Carolina Vigna
por Rogério Pereira
Às vezes, a paz dá lugar à guerra. O silêncio é estraçalhado por um grito. Nada assustador. Eles entram no carro a galope. Arremessam as mochilas feito granadas no território inimigo. Atiram os corpos magros no banco traseiro. Exigem rapidez no caminho até em casa. O trânsito é lento no fim de tarde. Todos os pais surgem de algum lugar para buscar os filhos na escola. Pais e filhos causam congestionamentos. Eu sou um pai. As duas crianças magras e muito brancas no banco traseiro são os filhos. Ela tem oito anos. Ele acaba de completar cinco.
Quase sempre, há uma brincadeira no trajeto. Temos algumas estratégias para tentar enganar a aflição da espera na lerdeza dos carros. Brincadeiras como masculino e feminino, as capitais dos países, o que é o que é, piadas. Coisas bestas inventadas no cotidiano que nos envolve.
Mas o carro, às vezes, encolhe. Transforma-se num espaço reduzido para dois seres irritadiços. As ofensas verbais são risíveis, engraçadas, ingênuas. Meninas são feias. Meninos são insuportáveis. A voz esganiçada de ambos ganha volume. Logo, um arranhão é revidado com um tapa. O choro aumenta a algazarra do trânsito. Os dois choram. Eu tento colocar ordem na batalha infantil. Sem muito sucesso. Cada um para um canto do banco. Bem longe. A uma distância segura das garras afiadas do adversário. Dois pequenos animais bufando à espera de um carinho. Logo, estarão se agarrando, rindo, se amando como sempre.
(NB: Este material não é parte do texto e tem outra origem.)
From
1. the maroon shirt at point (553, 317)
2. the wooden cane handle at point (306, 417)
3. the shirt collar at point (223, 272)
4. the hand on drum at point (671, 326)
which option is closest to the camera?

Naquela tarde, ele passou dos limites. Ela, sem esconder a raiva represada, chamou-me a pedir um socorro qualquer.
— Papai. Papai.
— O quê, filha?
— Sabe de uma coisa, papai?
— …
— A minha vida piorou muito desde a chegada deste menino lá em casa.
Quando virei para trás, ele desenhava com o dedo um boneco no vidro do carro. Ela, de braços cruzados, esperava minhas considerações sobre sua reclamação.
Diante de nós o semáforo estava verde. No entanto, nenhum carro se mexia.